= Shaun Gallagher (author) =

Shaun Gallagher is an American author of four nonfiction books:

- Experimenting with Babies (2013).
- Correlated (2014).
- Experiments for Newlyweds (2019).
- Experimenting with Kids (2020).

He is a former magazine and newspaper editor and runs the website Correlated.org, on which "Correlated" is based.

Experimenting With Babies: 50 Amazing Science Projects You Can Perform on Your Kid was published in October 2013 by TarcherPerigee, an imprint of Penguin Random House. The book adapts experiments from child-development research so parents can perform them on their babies. Gallagher was inspired to write the book by informal experimentation with his infant sons, whom he has called his "two favourite science projects".

Correlated: Surprising Connections Between Seemingly Unrelated Things was published in July 2014, also by TarcherPerigee. The book uses data from Correlated.org to present bizarre correlations. Freakonomics predicted in 2011 that Correlated "will launch a thousand graduate theses", and Pee-wee Herman encouraged his fans to "help further the cause of science" by contributing to Correlated.

Experiments for Newlyweds: 50 Amazing Science Projects You Can Perform With Your Spouse was published in April 2019 by Sourcebooks. As in Experimenting With Babies, the book adapts experiments from published academic research, but this time, the focus is on experiments that couples can perform with each other.

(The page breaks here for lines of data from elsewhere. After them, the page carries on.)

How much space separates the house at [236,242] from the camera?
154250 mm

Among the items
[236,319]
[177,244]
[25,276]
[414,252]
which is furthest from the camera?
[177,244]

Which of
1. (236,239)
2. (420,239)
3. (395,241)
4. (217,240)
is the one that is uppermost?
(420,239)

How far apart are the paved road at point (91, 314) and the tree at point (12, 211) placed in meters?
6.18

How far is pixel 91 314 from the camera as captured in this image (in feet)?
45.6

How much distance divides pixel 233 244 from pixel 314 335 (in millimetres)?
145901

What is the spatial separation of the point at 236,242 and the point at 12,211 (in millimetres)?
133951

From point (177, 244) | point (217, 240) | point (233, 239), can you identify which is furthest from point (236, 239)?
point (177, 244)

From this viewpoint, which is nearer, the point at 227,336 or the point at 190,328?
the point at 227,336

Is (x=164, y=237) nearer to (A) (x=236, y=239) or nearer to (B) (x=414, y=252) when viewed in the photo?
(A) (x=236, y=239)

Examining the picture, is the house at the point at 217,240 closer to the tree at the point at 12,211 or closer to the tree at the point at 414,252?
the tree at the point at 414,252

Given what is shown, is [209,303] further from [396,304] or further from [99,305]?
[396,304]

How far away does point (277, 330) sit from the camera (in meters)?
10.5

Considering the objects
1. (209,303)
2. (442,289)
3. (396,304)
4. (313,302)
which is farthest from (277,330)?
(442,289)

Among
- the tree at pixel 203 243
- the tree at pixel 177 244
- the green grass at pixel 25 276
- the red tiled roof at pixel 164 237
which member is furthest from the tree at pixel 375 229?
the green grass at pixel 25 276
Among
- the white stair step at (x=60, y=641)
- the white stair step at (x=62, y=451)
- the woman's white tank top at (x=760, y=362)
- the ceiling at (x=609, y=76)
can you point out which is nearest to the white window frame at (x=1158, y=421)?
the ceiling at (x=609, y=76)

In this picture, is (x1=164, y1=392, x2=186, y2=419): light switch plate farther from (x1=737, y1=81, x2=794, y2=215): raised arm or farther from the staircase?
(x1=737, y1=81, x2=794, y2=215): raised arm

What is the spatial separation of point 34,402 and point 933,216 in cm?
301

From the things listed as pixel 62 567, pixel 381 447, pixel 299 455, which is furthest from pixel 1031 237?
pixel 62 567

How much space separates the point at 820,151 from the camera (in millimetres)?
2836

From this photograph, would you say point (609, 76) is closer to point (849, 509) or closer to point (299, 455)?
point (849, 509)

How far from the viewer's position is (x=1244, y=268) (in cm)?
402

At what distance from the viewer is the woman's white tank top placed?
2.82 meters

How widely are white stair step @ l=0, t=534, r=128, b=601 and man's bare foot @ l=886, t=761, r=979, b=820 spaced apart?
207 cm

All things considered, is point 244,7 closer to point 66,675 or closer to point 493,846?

Experimenting With Kids: 50 Amazing Science Projects You Can Perform on Your Child Ages 2-5 was published in May 2020 by TarcherPerigee, an imprint of Penguin Random House. While the projects in Experimenting With Babies, are for ages 0-2, the projects in Experimenting With Kids are for ages 2-5.

==Bibliography==
- Gallagher, Shaun (2013). Experimenting with Babies: 50 Amazing Science Projects You Can Perform on Your Kid. TarcherPerigee. ISBN 9780399162466.
- Gallagher, Shaun (2014). Correlated: Surprising Connections Between Seemingly Unrelated Things. TarcherPerigee. ISBN 9780399162473.
- Gallagher, Shaun (2019). Experiments for Newlyweds: 50 Amazing Science Projects You Can Perform With Your Spouse. Sourcebooks. ISBN 9781492669760.
- Gallagher, Shaun (2020). Experimenting With Kids: 50 Amazing Science Projects You Can Perform on Your Child Ages 2-5. TarcherPerigee. ISBN 9780143133551.